══ Document passage ══

The Equilibration of an Adjoint Model on Climatological Time Scales

Part I: Using the adjoint of a fully three-dimensional primitive equation model of the ocean general circulation, we study spatial variations in the sensitivity to surface boundary forcing of the meridional overturning circulation's strength. An idealized geometry, consisting of a single basin, closed in the northern hemisphere and with a periodic channel in southern hemisphere, is employed. Sensitivities to momentum, fresh water and heat forcing and examined on time scales of decades to centuries. Three different, commonly used, boundary forcing scenarios are studied. Almost identical circulation is achieved in each scenario, but the sensitivity patterns show major, quantitative and qualitative, differences. For relaxation boundary conditions, under which the surface hydrography of the ocean model is relaxed toward climatological values, the overturning is sensitive to changes in thermal forcing in high latitudes and to diapycnal mixing in the tropics. The sensitivities to surface forcing and diapycnal mixing are substantially larger under mixed boundary conditions, in which fluxes of fresh-water and heat are supplemented by a temperature relaxation term or under flux boundary conditions, in which climatological fluxes alone drive circulation. The sensitivities to buoyancy forcing also show substantial patterns away from the sites of convection and downwelling in models with less constraining surface boundary conditions. Winds in the southern hemisphere's open channel play an important role under restoring boundary conditions. The sensitivities are, however, dwarfed by a tropical - subtropical sensitivity pattern linked to Ekman processes under flux boundary conditions.

We examine the equilibrated and time evolving adjoint solutions to identify the principle "adjustment mechanisms" through which the overturning strength adapts to perturbations in surface forcing. The differences in sensitivities can be attributed to the different adjustment mechanisms being permitted, or suppressed, under different boundary conditions. The results indicate how feedbacks between the atmosphere and ocean in a coupled-climate simulation can be affected, and significantly altered, by boundary condition formulation. The results obtain using the simple geometry employed in this study carry over to a more realistic geometry study that is reported in a companion paper.

═══

Brief> Resume the abstract on adjoint sensitivity of the overturning circulation, writing on from the end of its last sentence. The lines that come next have nothing to do with this.

══ Information supplied ══

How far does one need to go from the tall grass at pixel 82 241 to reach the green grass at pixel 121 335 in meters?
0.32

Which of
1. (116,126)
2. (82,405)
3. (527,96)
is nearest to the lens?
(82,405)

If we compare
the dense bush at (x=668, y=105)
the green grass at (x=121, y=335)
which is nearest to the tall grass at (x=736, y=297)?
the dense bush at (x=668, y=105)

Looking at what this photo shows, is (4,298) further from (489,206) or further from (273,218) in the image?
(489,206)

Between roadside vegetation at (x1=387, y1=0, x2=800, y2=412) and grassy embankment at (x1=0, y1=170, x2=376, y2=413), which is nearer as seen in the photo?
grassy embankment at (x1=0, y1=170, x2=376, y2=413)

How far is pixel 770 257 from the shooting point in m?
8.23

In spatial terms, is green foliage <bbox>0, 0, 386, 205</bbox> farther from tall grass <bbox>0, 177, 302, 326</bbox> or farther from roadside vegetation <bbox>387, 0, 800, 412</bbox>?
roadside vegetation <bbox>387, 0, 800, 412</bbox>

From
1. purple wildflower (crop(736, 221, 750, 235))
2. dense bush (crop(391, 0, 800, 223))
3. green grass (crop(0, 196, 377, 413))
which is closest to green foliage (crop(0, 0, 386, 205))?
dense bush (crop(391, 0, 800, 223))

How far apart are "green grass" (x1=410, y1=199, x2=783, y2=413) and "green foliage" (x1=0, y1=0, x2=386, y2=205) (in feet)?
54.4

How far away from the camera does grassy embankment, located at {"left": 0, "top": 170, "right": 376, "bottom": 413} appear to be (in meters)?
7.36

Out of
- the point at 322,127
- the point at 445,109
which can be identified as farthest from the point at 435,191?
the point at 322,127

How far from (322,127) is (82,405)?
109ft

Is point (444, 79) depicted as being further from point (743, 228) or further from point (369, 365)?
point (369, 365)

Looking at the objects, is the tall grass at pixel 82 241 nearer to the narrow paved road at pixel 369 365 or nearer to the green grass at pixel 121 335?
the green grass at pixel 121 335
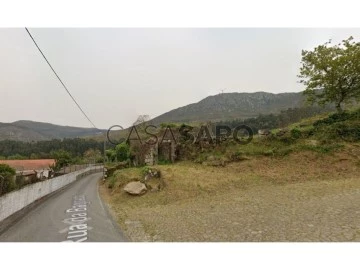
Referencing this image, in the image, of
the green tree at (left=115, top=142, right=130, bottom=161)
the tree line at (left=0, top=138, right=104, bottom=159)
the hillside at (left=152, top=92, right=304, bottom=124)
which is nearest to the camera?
the green tree at (left=115, top=142, right=130, bottom=161)

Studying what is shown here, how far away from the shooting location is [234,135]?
63.4 feet

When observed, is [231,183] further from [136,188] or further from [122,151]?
[122,151]

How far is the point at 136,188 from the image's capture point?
14.2 metres

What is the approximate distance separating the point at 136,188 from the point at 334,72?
17260 mm

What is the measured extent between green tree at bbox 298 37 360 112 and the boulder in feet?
52.0

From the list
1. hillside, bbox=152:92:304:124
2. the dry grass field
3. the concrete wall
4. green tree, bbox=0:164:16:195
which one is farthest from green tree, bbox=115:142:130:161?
hillside, bbox=152:92:304:124

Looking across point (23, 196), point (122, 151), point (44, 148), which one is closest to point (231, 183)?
point (23, 196)

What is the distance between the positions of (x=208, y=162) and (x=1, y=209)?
12.2 m

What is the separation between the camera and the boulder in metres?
13.9

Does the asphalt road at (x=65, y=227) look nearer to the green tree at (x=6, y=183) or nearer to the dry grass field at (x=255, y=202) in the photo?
the dry grass field at (x=255, y=202)

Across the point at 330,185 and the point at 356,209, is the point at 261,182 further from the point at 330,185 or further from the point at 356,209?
the point at 356,209

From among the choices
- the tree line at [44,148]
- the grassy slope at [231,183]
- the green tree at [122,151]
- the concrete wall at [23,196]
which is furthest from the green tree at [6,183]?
the tree line at [44,148]

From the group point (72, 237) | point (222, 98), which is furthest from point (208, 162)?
point (222, 98)

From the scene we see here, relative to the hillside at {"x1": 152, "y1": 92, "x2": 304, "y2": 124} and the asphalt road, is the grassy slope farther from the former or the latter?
the hillside at {"x1": 152, "y1": 92, "x2": 304, "y2": 124}
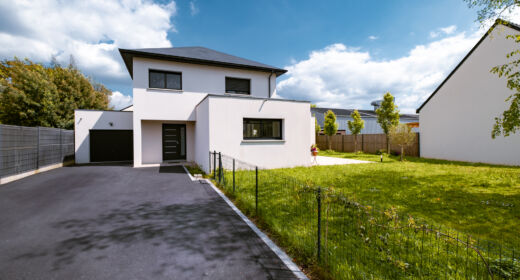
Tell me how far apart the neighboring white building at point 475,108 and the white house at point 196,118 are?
10.5 meters

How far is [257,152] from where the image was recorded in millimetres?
10305

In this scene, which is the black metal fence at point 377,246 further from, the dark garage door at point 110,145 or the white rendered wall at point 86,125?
the white rendered wall at point 86,125

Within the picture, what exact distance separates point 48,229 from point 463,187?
10.8 metres

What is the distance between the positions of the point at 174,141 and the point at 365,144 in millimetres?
17238

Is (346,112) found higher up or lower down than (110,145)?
higher up

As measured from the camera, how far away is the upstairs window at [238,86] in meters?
13.5

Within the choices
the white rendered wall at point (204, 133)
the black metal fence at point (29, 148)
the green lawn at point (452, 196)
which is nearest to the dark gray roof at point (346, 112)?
the white rendered wall at point (204, 133)

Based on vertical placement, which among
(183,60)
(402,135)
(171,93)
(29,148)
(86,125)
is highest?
(183,60)

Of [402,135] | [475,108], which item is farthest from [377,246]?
[475,108]

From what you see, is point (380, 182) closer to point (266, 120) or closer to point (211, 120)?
point (266, 120)

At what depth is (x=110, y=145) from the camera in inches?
536

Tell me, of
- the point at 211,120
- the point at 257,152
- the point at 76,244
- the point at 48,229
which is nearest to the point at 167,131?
the point at 211,120

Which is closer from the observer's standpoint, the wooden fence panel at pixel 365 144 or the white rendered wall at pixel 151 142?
the white rendered wall at pixel 151 142

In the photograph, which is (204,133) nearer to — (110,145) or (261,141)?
(261,141)
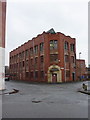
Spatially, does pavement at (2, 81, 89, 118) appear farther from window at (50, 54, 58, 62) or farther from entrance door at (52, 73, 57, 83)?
window at (50, 54, 58, 62)

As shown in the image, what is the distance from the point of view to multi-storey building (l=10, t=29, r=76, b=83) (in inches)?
1502

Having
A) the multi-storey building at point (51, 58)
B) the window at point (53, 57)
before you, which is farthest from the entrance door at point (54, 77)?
the window at point (53, 57)

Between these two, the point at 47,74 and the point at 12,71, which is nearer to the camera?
the point at 47,74

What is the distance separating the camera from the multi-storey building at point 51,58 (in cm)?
3816

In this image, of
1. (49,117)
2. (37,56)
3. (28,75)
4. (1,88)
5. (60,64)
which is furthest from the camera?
(28,75)

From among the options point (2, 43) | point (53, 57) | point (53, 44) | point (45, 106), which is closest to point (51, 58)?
point (53, 57)

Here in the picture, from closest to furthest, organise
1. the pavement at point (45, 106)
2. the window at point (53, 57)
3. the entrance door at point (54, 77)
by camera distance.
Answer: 1. the pavement at point (45, 106)
2. the entrance door at point (54, 77)
3. the window at point (53, 57)

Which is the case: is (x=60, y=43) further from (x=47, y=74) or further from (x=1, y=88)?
(x=1, y=88)

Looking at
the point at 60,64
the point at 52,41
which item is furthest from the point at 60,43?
the point at 60,64

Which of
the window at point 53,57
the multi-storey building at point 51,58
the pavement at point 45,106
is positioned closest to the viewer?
the pavement at point 45,106

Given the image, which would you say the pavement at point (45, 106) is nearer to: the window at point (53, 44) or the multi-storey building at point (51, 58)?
the multi-storey building at point (51, 58)

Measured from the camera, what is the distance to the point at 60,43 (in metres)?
38.8

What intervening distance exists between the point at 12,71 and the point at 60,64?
1284 inches

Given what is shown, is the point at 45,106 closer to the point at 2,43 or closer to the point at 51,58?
the point at 2,43
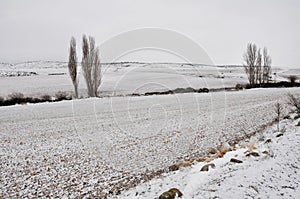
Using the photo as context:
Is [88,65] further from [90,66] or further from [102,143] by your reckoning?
[102,143]

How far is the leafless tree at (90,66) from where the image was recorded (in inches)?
1151

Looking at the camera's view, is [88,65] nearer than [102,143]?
No

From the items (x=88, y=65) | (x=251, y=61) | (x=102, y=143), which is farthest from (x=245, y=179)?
(x=251, y=61)

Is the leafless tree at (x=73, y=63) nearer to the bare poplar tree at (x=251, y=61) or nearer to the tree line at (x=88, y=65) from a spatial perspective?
the tree line at (x=88, y=65)

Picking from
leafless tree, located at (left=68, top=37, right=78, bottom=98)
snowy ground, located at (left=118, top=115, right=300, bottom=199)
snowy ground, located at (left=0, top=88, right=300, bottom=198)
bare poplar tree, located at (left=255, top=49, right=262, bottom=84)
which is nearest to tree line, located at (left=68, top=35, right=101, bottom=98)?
leafless tree, located at (left=68, top=37, right=78, bottom=98)

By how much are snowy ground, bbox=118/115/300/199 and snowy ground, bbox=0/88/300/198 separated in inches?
58.9

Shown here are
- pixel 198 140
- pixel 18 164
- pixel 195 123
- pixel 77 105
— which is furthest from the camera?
pixel 77 105

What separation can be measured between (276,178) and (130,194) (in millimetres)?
3380

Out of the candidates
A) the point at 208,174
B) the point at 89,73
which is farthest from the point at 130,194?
the point at 89,73

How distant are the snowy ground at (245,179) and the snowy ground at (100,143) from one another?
58.9 inches

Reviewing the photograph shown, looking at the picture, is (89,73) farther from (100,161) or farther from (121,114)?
(100,161)

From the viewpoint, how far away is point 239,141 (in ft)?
33.1

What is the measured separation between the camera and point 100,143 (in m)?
10.7

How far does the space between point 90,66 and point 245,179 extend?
2664 centimetres
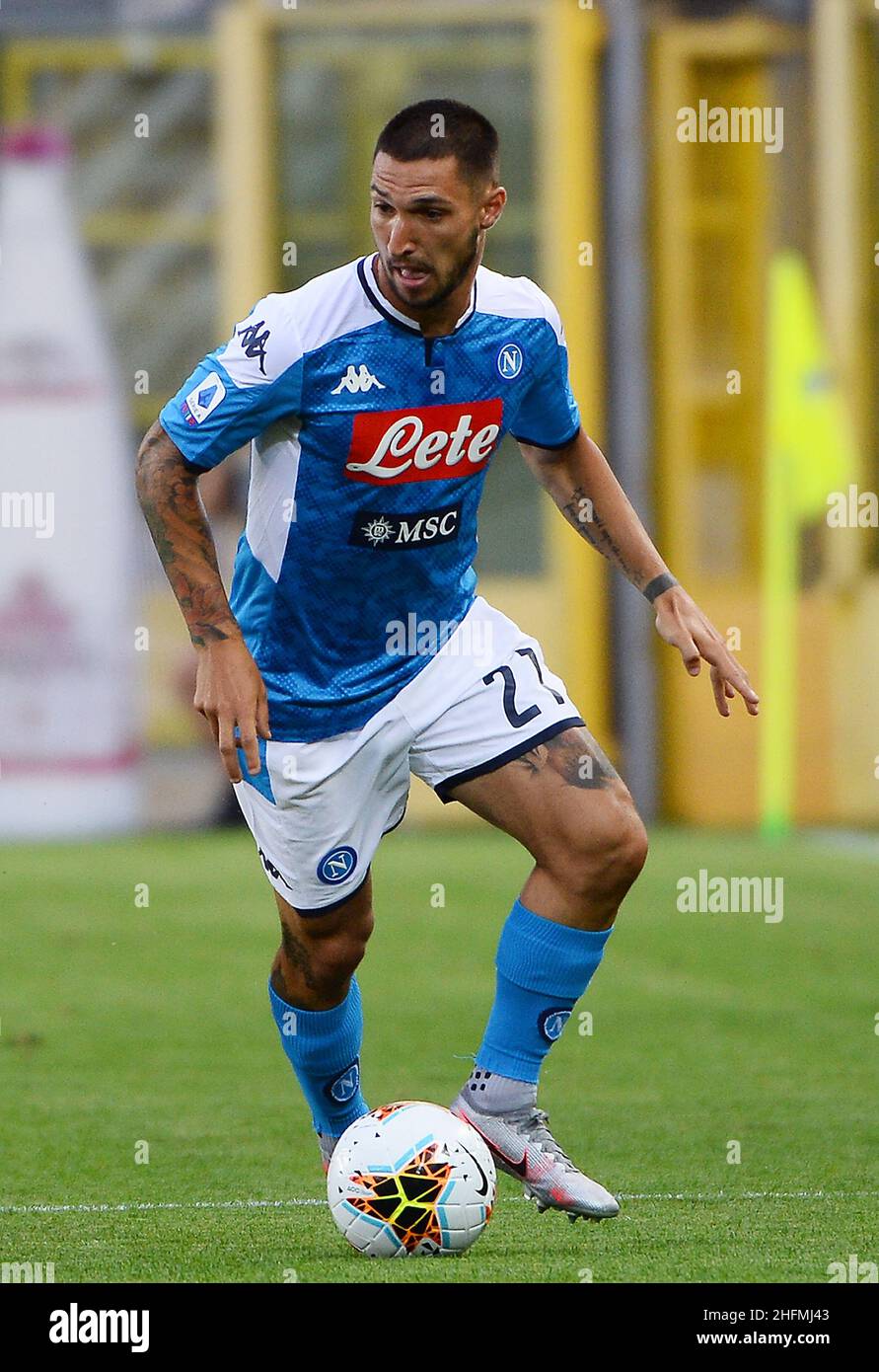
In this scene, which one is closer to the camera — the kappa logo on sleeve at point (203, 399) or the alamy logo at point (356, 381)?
the kappa logo on sleeve at point (203, 399)

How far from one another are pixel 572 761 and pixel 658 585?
0.52 metres

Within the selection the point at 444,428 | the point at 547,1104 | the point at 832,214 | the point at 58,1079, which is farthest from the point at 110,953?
the point at 832,214

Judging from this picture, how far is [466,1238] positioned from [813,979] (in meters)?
4.53

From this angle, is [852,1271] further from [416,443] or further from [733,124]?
[733,124]

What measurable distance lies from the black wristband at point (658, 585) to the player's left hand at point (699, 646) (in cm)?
4

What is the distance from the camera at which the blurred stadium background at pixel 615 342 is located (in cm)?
1542

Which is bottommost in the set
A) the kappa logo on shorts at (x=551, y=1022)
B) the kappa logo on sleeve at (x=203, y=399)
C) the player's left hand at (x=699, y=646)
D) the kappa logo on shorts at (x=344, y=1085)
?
the kappa logo on shorts at (x=344, y=1085)

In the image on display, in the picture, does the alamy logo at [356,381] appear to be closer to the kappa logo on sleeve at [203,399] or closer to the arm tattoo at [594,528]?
the kappa logo on sleeve at [203,399]

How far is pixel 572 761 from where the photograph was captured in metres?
5.30

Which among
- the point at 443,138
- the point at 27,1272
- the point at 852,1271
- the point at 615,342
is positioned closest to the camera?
the point at 852,1271

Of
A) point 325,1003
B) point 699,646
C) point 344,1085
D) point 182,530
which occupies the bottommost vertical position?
point 344,1085

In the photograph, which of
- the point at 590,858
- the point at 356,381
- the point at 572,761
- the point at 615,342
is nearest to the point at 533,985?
the point at 590,858

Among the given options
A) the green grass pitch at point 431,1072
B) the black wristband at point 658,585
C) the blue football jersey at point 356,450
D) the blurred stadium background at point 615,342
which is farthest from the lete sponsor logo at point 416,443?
the blurred stadium background at point 615,342
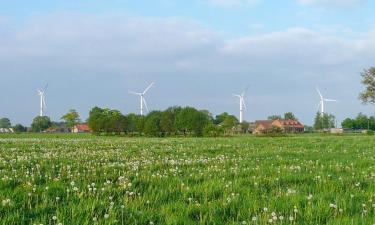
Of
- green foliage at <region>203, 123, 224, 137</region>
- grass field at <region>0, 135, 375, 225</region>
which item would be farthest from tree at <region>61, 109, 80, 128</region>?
grass field at <region>0, 135, 375, 225</region>

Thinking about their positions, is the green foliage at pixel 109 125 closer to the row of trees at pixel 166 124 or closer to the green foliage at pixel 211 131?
the row of trees at pixel 166 124

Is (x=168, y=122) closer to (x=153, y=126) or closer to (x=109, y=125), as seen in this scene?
(x=153, y=126)

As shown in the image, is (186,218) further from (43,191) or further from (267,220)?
(43,191)

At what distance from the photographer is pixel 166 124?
408 ft

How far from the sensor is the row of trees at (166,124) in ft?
394

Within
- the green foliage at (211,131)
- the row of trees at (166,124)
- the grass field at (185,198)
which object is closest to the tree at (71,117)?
the row of trees at (166,124)

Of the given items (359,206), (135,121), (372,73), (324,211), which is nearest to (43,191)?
(324,211)

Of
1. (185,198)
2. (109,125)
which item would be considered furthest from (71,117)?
(185,198)

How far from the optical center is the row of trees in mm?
120062

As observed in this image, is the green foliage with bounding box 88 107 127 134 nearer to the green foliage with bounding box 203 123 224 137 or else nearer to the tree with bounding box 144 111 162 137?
the tree with bounding box 144 111 162 137

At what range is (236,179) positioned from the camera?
9.96 meters

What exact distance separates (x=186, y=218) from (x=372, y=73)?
265 ft

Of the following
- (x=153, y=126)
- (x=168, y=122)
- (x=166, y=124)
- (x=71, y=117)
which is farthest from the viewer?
(x=71, y=117)

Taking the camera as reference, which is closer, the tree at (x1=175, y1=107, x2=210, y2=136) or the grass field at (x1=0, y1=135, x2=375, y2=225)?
the grass field at (x1=0, y1=135, x2=375, y2=225)
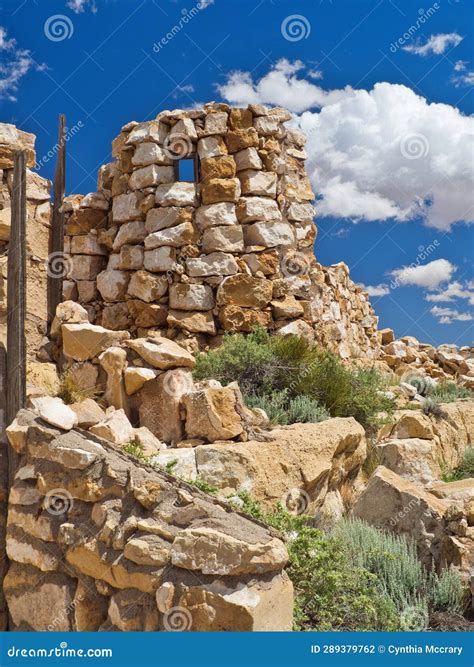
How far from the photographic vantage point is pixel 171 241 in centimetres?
855

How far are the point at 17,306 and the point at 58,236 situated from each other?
373 centimetres

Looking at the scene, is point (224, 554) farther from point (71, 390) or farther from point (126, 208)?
point (126, 208)

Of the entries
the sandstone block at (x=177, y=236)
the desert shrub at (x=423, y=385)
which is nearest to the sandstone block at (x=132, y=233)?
the sandstone block at (x=177, y=236)

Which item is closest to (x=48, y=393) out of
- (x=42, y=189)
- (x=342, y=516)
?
(x=342, y=516)

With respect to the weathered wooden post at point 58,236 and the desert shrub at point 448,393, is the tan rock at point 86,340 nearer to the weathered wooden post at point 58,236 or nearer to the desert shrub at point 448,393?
the weathered wooden post at point 58,236

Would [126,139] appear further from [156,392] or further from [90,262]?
[156,392]

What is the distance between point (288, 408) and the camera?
21.5 feet

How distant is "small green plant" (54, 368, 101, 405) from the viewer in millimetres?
5457

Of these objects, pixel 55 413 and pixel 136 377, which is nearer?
pixel 55 413

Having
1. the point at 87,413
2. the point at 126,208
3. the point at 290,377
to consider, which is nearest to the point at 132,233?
the point at 126,208

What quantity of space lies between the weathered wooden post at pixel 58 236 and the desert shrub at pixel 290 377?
Answer: 91.9 inches

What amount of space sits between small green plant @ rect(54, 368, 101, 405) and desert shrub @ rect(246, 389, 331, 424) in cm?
151

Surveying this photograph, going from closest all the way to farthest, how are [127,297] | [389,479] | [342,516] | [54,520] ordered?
[54,520], [389,479], [342,516], [127,297]

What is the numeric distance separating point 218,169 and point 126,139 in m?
1.52
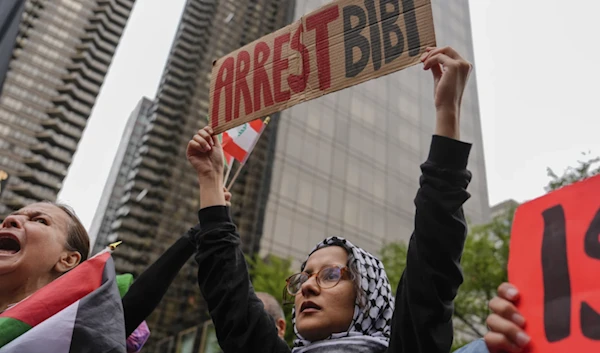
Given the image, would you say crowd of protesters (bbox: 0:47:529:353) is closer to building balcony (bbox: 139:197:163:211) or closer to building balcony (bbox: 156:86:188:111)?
building balcony (bbox: 139:197:163:211)

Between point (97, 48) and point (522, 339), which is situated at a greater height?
point (97, 48)

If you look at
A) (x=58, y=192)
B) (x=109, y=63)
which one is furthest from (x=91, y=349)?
(x=109, y=63)

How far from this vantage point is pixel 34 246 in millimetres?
2111

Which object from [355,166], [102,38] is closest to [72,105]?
[102,38]

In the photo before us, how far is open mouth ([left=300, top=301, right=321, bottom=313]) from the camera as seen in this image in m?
1.84

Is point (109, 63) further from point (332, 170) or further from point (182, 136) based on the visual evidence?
point (332, 170)

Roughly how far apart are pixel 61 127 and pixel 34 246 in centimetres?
8335

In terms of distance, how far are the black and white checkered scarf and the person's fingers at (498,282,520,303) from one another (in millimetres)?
635

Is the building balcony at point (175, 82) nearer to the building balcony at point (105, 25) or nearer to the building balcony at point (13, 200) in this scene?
the building balcony at point (13, 200)

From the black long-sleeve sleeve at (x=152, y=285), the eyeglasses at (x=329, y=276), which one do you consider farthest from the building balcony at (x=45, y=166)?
the eyeglasses at (x=329, y=276)

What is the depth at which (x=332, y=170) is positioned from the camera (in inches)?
1136

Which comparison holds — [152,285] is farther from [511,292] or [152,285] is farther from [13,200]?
[13,200]

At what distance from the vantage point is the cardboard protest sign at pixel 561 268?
3.39 feet

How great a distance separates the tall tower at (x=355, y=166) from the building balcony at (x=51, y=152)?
2161 inches
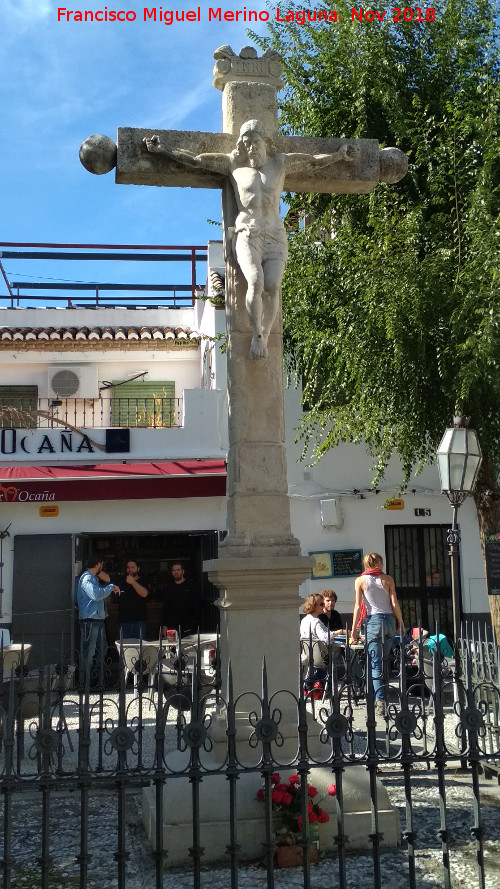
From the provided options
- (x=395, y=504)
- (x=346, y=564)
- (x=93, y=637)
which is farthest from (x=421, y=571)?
(x=93, y=637)

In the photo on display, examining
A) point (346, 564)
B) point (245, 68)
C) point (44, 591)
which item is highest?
point (245, 68)

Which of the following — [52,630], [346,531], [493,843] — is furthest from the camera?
[346,531]

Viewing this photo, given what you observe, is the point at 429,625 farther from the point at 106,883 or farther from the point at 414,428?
the point at 106,883

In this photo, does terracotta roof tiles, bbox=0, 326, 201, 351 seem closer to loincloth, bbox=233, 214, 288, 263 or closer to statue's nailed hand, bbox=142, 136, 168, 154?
statue's nailed hand, bbox=142, 136, 168, 154

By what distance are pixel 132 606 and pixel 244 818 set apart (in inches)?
359

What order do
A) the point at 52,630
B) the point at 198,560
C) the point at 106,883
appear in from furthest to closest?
the point at 198,560
the point at 52,630
the point at 106,883

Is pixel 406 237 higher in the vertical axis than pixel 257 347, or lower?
higher

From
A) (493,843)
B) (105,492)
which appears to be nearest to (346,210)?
(105,492)

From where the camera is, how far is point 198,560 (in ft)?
51.9

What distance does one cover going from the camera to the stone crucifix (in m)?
5.12

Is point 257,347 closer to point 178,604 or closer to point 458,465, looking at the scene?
point 458,465

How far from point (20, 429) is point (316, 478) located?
4.99m

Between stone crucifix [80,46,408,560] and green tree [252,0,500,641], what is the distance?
186 inches

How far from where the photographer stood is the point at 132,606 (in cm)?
1345
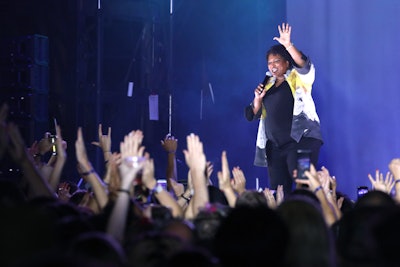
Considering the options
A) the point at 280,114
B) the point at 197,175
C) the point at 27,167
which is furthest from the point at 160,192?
the point at 280,114

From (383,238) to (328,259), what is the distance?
0.36 m

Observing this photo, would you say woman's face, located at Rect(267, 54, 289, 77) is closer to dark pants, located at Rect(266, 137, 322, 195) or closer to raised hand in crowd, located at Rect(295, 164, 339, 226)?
dark pants, located at Rect(266, 137, 322, 195)

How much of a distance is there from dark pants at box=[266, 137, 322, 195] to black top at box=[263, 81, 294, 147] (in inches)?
4.0

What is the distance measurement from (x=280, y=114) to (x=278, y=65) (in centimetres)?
59

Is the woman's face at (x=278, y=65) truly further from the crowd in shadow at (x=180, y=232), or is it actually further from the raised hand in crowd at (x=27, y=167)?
the raised hand in crowd at (x=27, y=167)

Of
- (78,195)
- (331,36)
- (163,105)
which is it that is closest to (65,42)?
(163,105)

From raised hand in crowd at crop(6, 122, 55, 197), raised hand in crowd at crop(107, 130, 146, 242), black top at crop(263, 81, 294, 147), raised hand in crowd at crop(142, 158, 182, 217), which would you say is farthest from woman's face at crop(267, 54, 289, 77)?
raised hand in crowd at crop(107, 130, 146, 242)

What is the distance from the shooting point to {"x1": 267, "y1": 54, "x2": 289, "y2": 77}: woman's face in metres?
8.40

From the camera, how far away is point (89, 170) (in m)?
4.21

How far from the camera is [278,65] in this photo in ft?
27.6

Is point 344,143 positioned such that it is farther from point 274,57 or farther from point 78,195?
point 78,195

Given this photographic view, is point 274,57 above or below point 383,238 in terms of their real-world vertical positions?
above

═══

Output below>
Part II: Multi-century sensitivities in a realistic geometry global ocean general circulation model are analyzed under different surface boundary conditions using an adjoint technique. The steady-state circulations of the different configurations are comparable and resemble the current planetary circulation well. This paper takes advantage of the adjoint model's ability to generate maps of sensitivity of a diagnostic, the meridional overturning's strength, to all model parameters. This property of adjoints is used to review several theories, which have been elaborated to explain the strength of the North Atlantic's meridional overturning. This paper demonstrates the profound impact of boundary conditions in permitting or suppressing mechanisms within a realistic model of the contemporary ocean circulation. For example, the so-called "Drake Passage Effect", in which wind stress in the Southern Ocean acts as the main driver of the overturning's strength, is shown to be an artifact of boundary conditions which restore the ocean's surface temperature and salinity towards prescribed climatologies. Advective transports from the Indian and Pacific basins play an important role in setting the strength of the overturning circulation under "mixed" boundary conditions, in which a flux of freshwater is specified at the ocean's surface.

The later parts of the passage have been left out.